Start of Source information
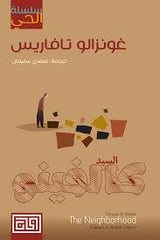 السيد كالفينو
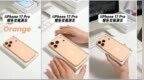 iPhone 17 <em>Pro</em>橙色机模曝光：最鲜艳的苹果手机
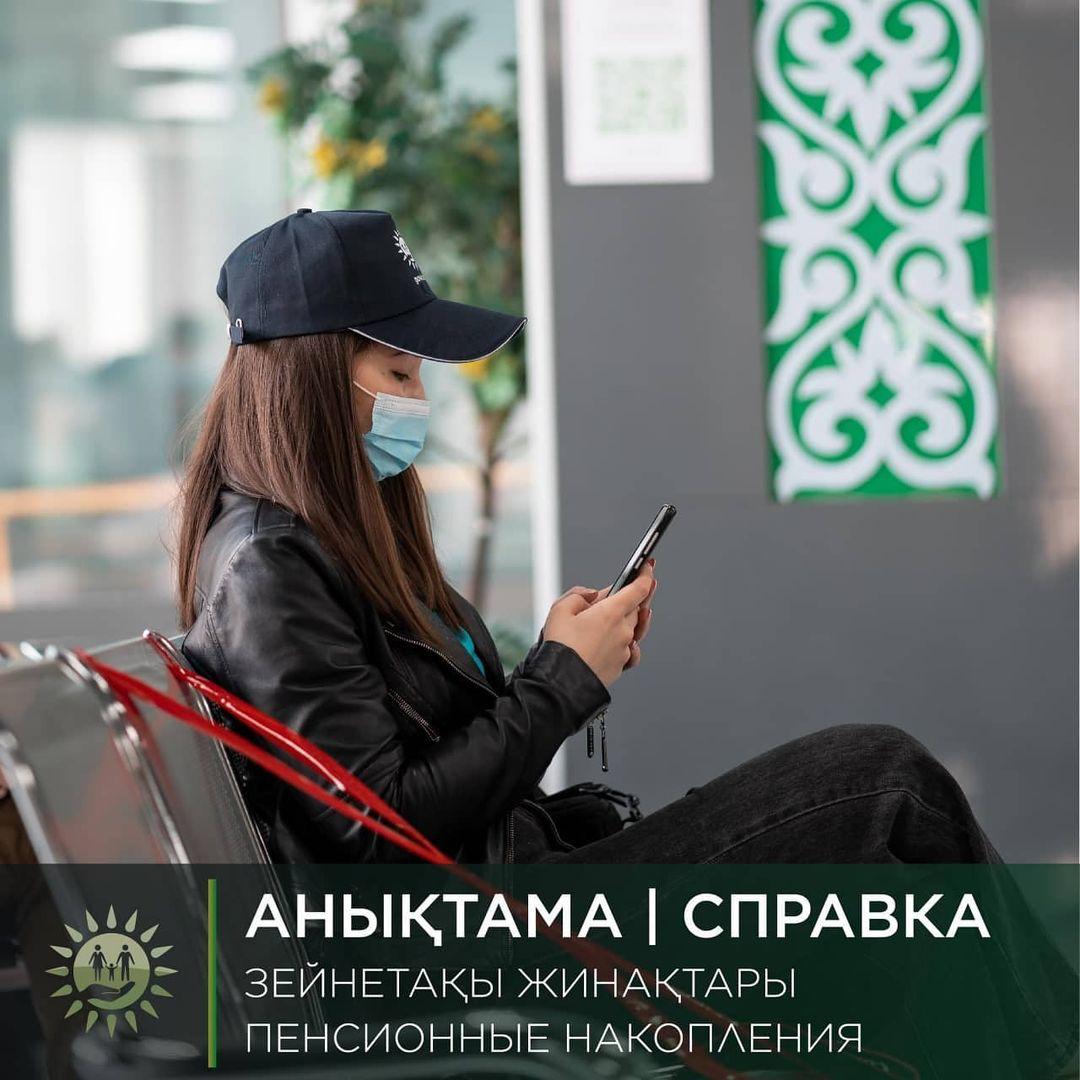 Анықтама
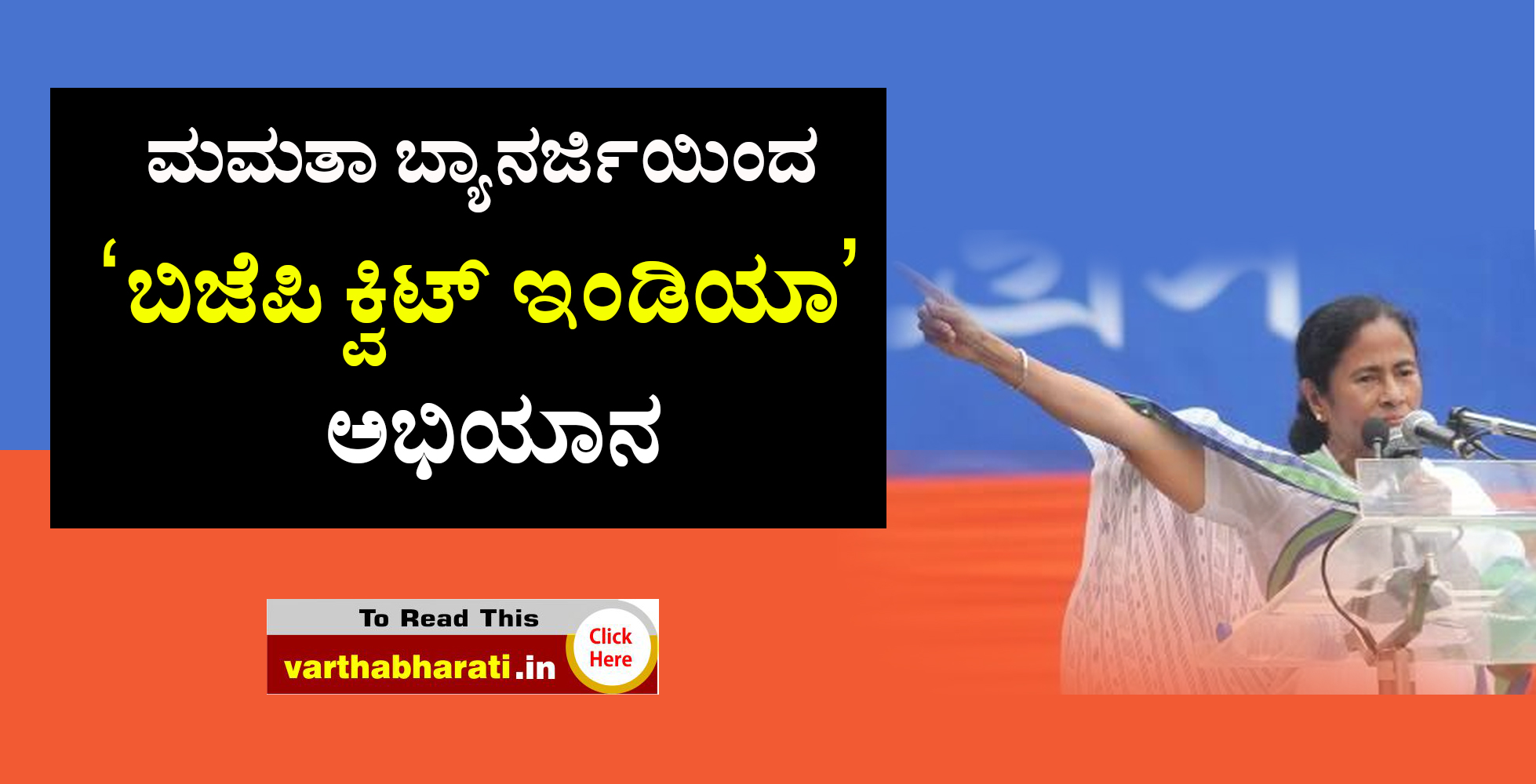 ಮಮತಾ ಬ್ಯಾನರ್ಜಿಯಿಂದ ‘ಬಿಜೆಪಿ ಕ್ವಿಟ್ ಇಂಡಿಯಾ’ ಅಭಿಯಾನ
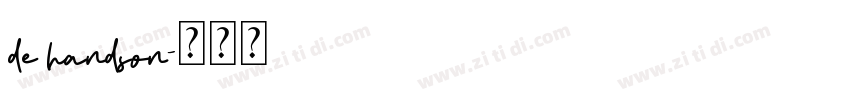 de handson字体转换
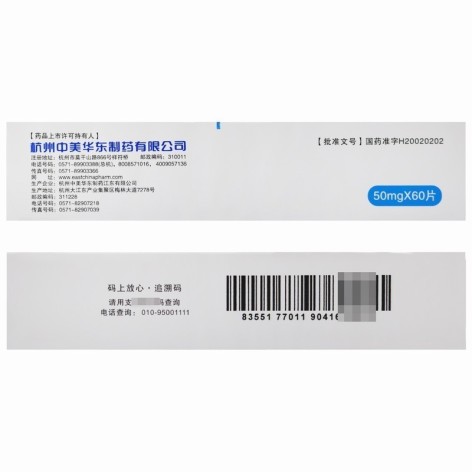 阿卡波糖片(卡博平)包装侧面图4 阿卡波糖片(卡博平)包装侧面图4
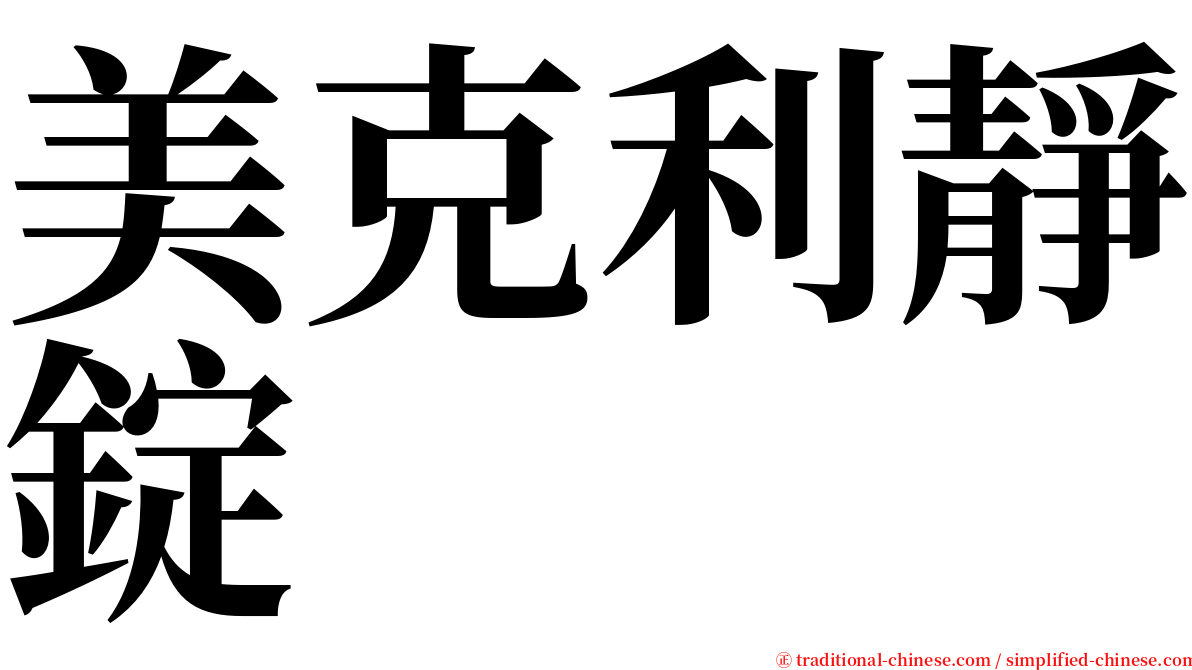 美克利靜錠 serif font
End of Source information
Start of Source information
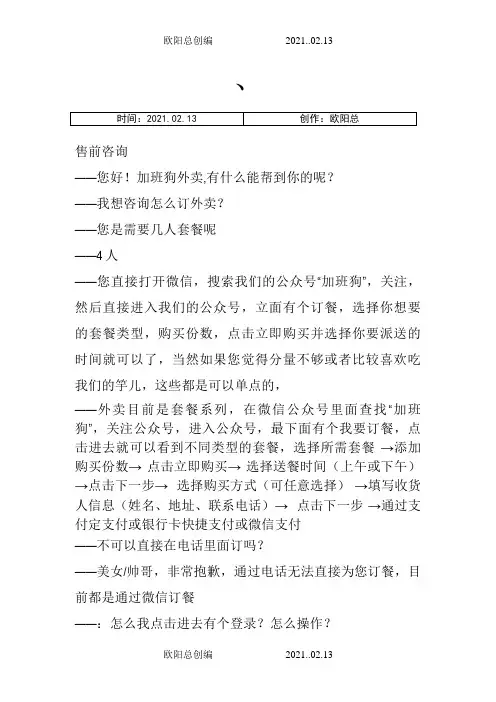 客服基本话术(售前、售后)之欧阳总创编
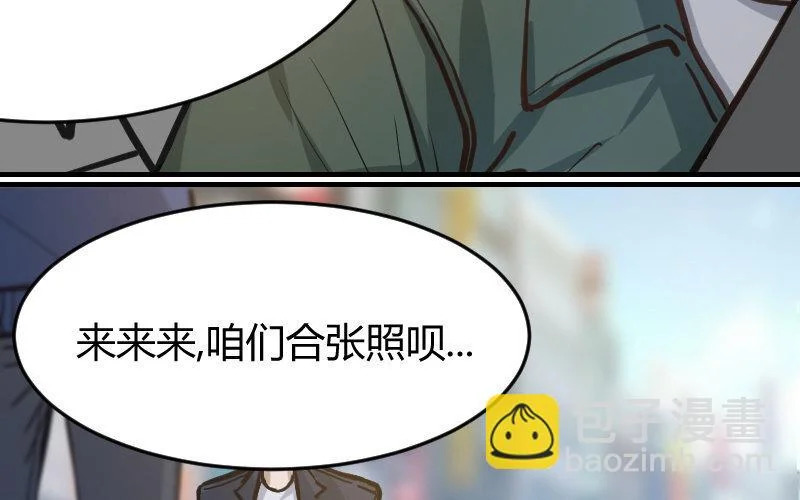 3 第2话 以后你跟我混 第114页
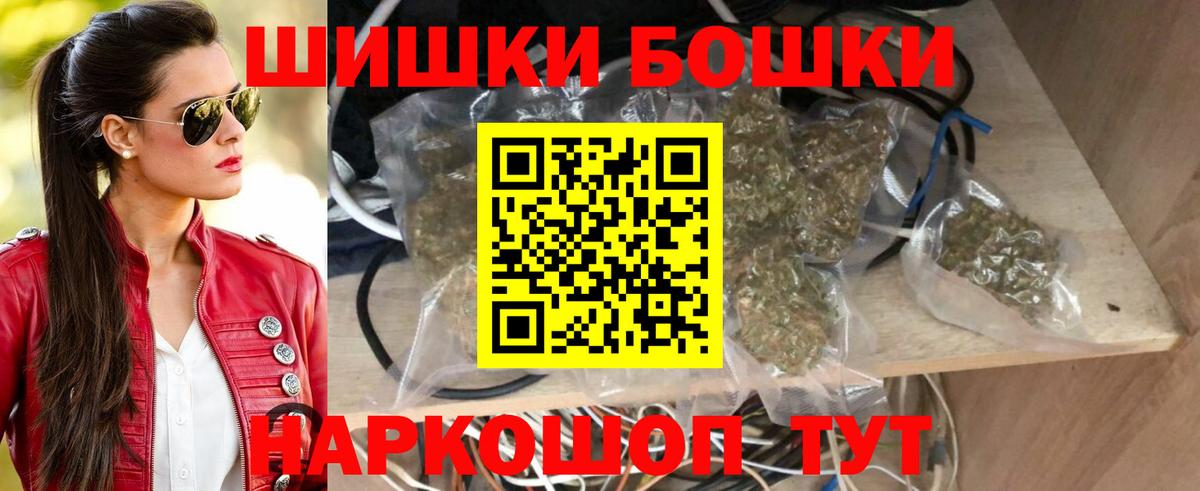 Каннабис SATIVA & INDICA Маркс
End of Source information
The answer must be the lines above from the one containing "ಮಮತಾ ಬ್ಯಾನರ್ಜಿಯಿಂದ ‘ಬಿಜೆಪಿ" through the one containing "美克利靜錠 serif font", reproduced exactly, with no pictures and nothing else.

Written response:
 ಮಮತಾ ಬ್ಯಾನರ್ಜಿಯಿಂದ ‘ಬಿಜೆಪಿ ಕ್ವಿಟ್ ಇಂಡಿಯಾ’ ಅಭಿಯಾನ
 de handson字体转换
 阿卡波糖片(卡博平)包装侧面图4 阿卡波糖片(卡博平)包装侧面图4
 美克利靜錠 serif font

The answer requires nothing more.